» **Activity**
The answer must be an exact copy of the lines from the one containing "Nowa czapka dla" through the final line of the material, both included, and nothing else.

*** Given records Section Begins ***

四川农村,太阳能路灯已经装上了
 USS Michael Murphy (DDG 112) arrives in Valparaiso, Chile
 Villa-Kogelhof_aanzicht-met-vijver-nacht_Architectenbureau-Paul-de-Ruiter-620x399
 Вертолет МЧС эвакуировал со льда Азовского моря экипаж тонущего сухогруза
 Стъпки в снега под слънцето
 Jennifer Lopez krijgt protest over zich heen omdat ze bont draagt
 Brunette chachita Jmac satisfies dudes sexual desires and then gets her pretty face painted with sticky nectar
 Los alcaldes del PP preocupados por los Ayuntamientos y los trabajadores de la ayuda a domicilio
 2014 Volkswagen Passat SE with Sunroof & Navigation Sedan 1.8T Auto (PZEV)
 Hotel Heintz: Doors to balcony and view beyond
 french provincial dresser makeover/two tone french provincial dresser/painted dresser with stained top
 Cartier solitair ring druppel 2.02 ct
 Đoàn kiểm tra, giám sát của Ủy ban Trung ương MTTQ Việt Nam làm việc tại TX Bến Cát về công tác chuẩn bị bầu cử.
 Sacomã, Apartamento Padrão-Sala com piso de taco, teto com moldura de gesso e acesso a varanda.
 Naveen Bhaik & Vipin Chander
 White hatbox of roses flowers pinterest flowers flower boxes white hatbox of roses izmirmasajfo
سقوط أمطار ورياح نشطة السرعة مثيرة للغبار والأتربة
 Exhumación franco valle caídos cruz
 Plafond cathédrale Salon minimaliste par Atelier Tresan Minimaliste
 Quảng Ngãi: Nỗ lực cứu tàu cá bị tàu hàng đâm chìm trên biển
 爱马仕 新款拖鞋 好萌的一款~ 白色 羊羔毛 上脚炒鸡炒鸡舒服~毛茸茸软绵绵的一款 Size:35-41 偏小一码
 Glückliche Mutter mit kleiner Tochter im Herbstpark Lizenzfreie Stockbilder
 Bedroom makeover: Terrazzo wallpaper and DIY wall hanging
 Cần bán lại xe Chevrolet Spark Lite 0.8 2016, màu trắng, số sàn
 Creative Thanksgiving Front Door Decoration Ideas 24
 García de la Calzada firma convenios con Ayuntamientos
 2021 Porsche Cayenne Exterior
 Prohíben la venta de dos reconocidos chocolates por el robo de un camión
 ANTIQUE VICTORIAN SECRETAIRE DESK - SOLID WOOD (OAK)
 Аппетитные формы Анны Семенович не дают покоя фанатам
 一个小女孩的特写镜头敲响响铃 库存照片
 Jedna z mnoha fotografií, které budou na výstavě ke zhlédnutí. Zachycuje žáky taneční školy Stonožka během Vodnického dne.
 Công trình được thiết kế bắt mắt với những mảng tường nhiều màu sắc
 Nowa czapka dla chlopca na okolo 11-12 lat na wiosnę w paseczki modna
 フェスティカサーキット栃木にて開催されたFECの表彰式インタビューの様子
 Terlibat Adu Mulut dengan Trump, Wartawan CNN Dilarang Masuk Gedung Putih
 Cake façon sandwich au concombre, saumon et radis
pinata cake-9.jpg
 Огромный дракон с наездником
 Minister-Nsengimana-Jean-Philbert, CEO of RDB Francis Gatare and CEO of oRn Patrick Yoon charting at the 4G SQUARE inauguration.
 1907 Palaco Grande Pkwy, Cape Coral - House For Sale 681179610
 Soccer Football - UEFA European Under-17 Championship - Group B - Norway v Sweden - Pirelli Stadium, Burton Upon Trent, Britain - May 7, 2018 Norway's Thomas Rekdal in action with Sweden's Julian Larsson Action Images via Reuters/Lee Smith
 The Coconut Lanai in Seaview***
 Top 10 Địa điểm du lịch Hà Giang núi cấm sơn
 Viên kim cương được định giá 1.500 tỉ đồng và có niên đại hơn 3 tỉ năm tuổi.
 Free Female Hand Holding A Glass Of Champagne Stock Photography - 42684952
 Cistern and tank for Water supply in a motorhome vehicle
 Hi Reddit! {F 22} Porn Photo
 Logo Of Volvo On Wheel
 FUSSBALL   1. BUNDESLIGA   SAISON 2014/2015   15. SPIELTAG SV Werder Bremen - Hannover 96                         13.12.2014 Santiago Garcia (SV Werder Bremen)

*** Given records Section Ends ***

» **Answer for the task**
 Nowa czapka dla chlopca na okolo 11-12 lat na wiosnę w paseczki modna
 フェスティカサーキット栃木にて開催されたFECの表彰式インタビューの様子
 Terlibat Adu Mulut dengan Trump, Wartawan CNN Dilarang Masuk Gedung Putih
 Cake façon sandwich au concombre, saumon et radis
pinata cake-9.jpg
 Огромный дракон с наездником
 Minister-Nsengimana-Jean-Philbert, CEO of RDB Francis Gatare and CEO of oRn Patrick Yoon charting at the 4G SQUARE inauguration.
 1907 Palaco Grande Pkwy, Cape Coral - House For Sale 681179610
 Soccer Football - UEFA European Under-17 Championship - Group B - Norway v Sweden - Pirelli Stadium, Burton Upon Trent, Britain - May 7, 2018 Norway's Thomas Rekdal in action with Sweden's Julian Larsson Action Images via Reuters/Lee Smith
 The Coconut Lanai in Seaview***
 Top 10 Địa điểm du lịch Hà Giang núi cấm sơn
 Viên kim cương được định giá 1.500 tỉ đồng và có niên đại hơn 3 tỉ năm tuổi.
 Free Female Hand Holding A Glass Of Champagne Stock Photography - 42684952
 Cistern and tank for Water supply in a motorhome vehicle
 Hi Reddit! {F 22} Porn Photo
 Logo Of Volvo On Wheel
 FUSSBALL   1. BUNDESLIGA   SAISON 2014/2015   15. SPIELTAG SV Werder Bremen - Hannover 96                         13.12.2014 Santiago Garcia (SV Werder Bremen)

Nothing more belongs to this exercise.